Prom the facts it appears that the services of appellant in question were such as he would naturally render to his employers, the creditors of this estate, for the benefit that would accrue to them by way of dividends. This is emphasized by the fact that appellant was not employed by trustee Dwyer, but secured the appointment of another attorney to represent the trustee in recovering assets.
Section 64b should not be construed as allowing compensation to creditors who may through their attorneys merely assist without employment a trustee in Ms efforts to augment an estate. It contemplates they should be paid therefor where before the appointment of a trustee they bring assets into an estate, but not after he has been appointed and employed other attorneys to represent him. Collier on Bankruptcy (13th Ed.) vol. 2, pp. 145,147,148; In re Floore (C. C. A.) 16 F.(2d) 113; In re Felson (D. C.) 139 F. 275; In re Medina Quarry Co. (D. C.) 182 P. 508; Id. (C. C. A.) 191 F. 815. The section is, however, broad enough to justify an allowance to creditors where the trustee has refused and they proceed to sue for the recovery of assets. In re Little River Lumber Co. (D. C.) 101 F. 558; In re Cheney (D. C.) 300 P. 465. But the trustee represents all persons concerned, and has the duty to sue and uncover assets for the estate. In re Bothe (C. C. A.) 173 P. 597.
Appellant invokes the rule that compensation should be allowed where an attorney of creditors creates or secures a fund and brings it into court for the benefit of all of the same class. Trustees of Internal Improv. Fund v. Greenough, 105 U. S. 527, 26 L. Ed. 1157; Hempstead v.
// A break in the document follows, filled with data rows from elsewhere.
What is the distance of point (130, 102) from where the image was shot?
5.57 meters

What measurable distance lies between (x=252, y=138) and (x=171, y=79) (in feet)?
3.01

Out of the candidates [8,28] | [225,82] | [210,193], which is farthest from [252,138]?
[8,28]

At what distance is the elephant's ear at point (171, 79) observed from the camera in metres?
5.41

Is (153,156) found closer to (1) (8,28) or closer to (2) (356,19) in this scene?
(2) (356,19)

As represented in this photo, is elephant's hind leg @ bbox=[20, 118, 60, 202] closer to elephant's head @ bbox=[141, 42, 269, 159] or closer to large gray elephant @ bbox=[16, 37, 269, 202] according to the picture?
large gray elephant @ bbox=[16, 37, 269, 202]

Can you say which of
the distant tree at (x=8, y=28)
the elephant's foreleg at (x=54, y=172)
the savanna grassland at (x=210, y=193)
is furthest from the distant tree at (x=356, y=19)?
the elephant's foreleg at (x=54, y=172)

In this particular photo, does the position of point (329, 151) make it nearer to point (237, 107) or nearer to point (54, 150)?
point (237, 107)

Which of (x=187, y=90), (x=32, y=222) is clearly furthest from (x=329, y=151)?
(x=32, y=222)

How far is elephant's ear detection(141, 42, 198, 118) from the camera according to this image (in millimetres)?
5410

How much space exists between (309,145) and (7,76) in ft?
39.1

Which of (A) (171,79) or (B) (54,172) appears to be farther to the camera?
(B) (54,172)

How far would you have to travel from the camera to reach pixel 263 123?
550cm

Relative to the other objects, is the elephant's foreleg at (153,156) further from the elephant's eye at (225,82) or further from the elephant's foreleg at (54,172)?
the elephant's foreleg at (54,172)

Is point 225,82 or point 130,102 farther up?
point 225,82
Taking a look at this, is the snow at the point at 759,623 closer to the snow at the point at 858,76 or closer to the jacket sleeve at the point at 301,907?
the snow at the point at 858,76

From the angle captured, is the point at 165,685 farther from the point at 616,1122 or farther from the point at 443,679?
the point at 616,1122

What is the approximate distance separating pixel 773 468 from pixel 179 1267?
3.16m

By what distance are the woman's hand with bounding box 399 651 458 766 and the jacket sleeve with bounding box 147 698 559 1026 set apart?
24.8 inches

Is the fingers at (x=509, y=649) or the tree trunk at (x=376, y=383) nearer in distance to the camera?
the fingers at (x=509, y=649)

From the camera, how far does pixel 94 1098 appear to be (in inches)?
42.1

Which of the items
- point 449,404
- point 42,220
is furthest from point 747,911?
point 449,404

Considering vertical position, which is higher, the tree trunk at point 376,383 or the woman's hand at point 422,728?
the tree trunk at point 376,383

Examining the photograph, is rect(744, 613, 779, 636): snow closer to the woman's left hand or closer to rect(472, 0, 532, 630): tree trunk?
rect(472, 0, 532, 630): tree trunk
Meadville Theological School, 286 Pa. 493, 134 A. 103, 49 A. L. R. 1149. But the rule does not apply in this case, for the reason that another attorney employed by the trustee filed and prosecuted the suit whereby the fund in question was acquired for the estate. American Engineering Co. v. Metropolitan By-Products Co. (C. C. A.) 275 P. 40; Guaranty Trust Co. of New York v. Chicago R. Co. (C. C. A.) 185 P. 411. Besides the claim of appellant appears to have been against the fund which was recovered, although it is a charge for his entire services.
The Bankruptcy Act in its aspects of economy cannot be regarded as generally allowing compensation to attorneys of creditors, when the trustee is functioning in their behalf and has employed other counsel to represent him. The practice would open the door to excessive liability. The result is illustrated by the charges legally allowed against this estate and the reduction it would sustain from payment of appellant’s claim.
We conclude that the order of the District Judge was right and it is accordingly affirmed.